=== Exercise brief ===
Print the entries word for word, starting at the line that contains "Time of clock at [436,272,536,376]: 8:12" and stopping after the line that contains "Time of clock at [446,207,584,348]: 12:16". Leave the pictures out of your answer.

╭─ Data section

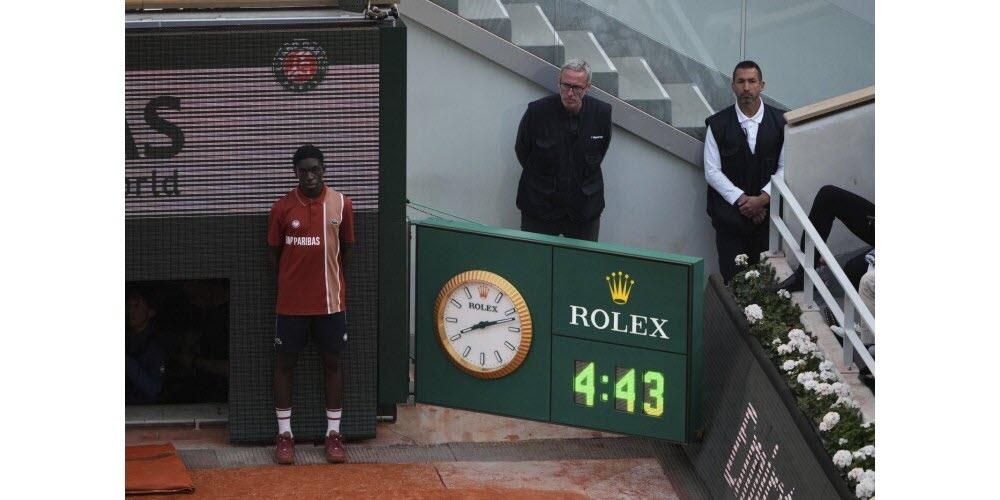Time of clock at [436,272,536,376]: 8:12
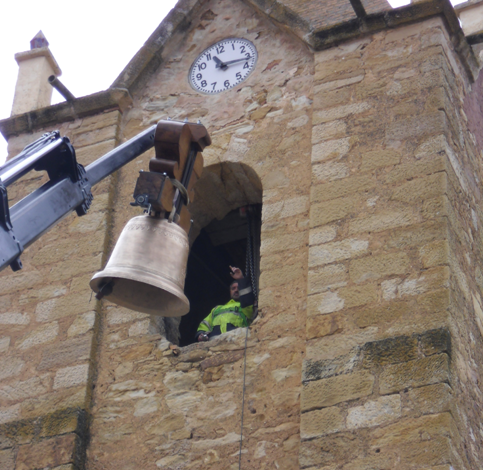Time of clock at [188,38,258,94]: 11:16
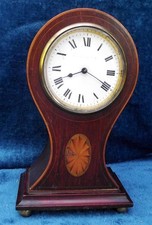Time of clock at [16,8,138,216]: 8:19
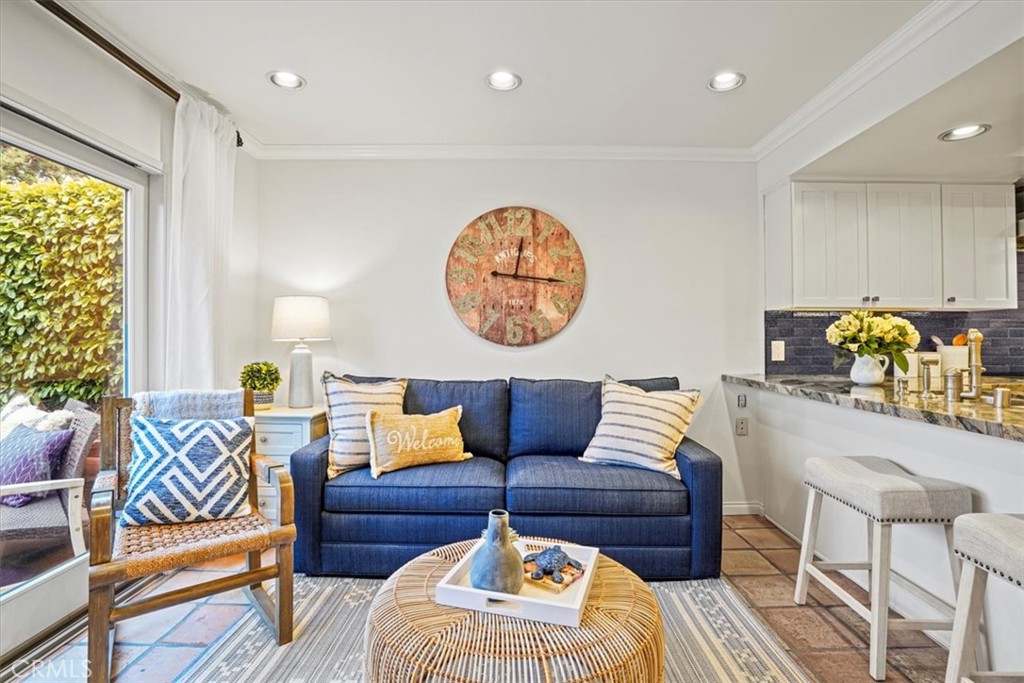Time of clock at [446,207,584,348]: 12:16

╰─
╭─ Data section

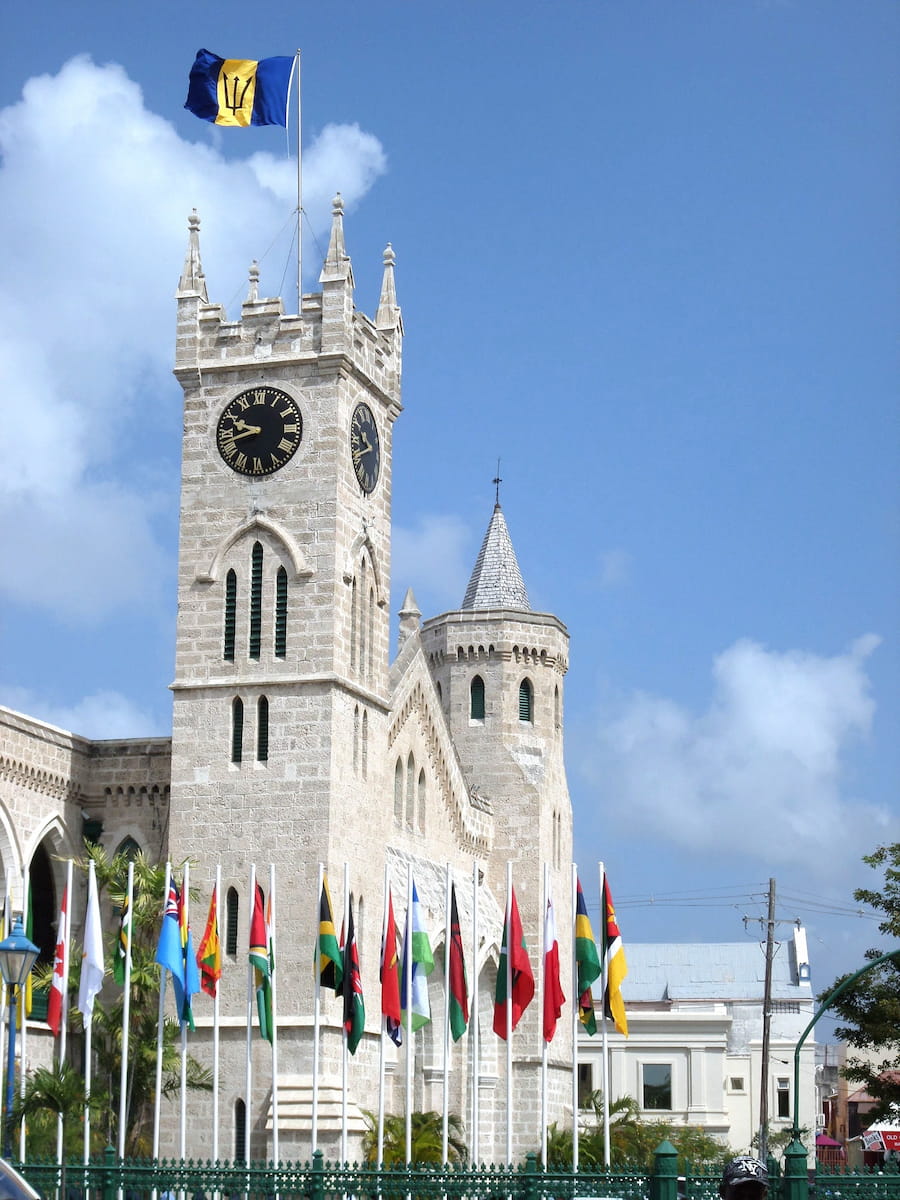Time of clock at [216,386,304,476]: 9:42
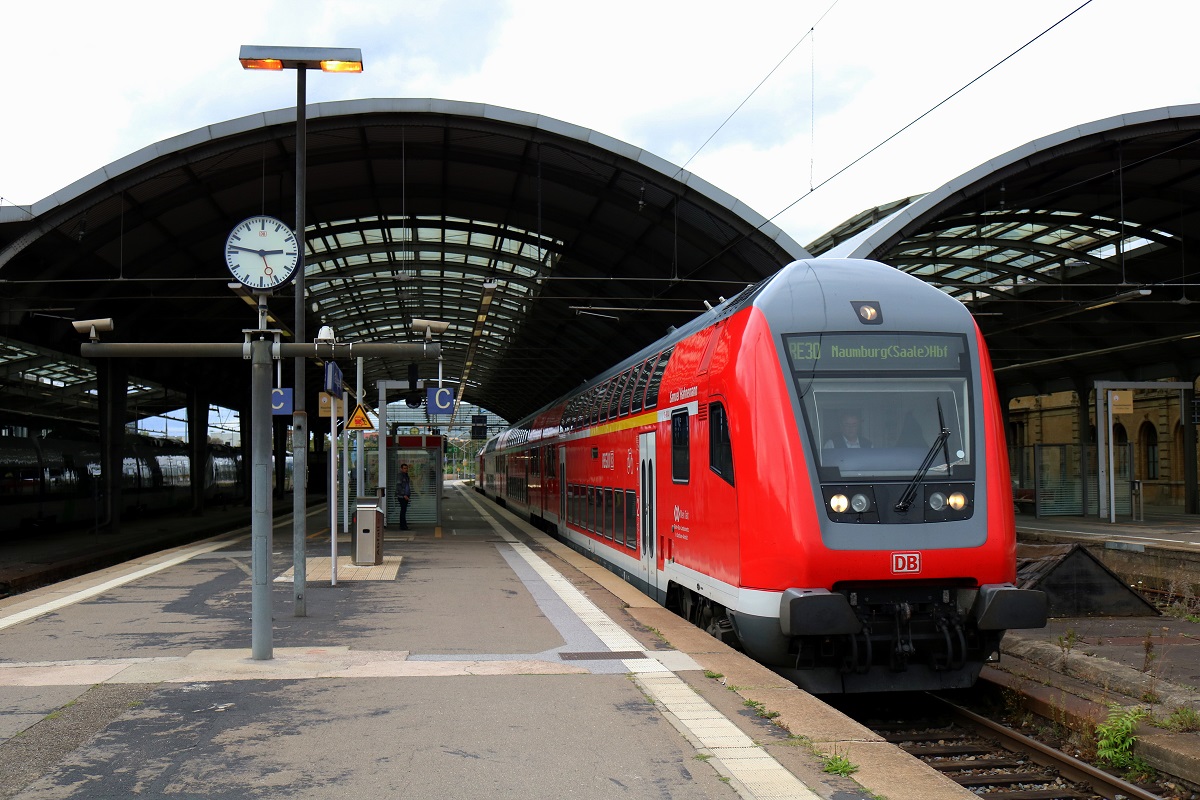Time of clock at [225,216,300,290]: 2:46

╰─

=== Response ===
Time of clock at [436,272,536,376]: 8:12
Time of clock at [188,38,258,94]: 11:16
Time of clock at [16,8,138,216]: 8:19
Time of clock at [446,207,584,348]: 12:16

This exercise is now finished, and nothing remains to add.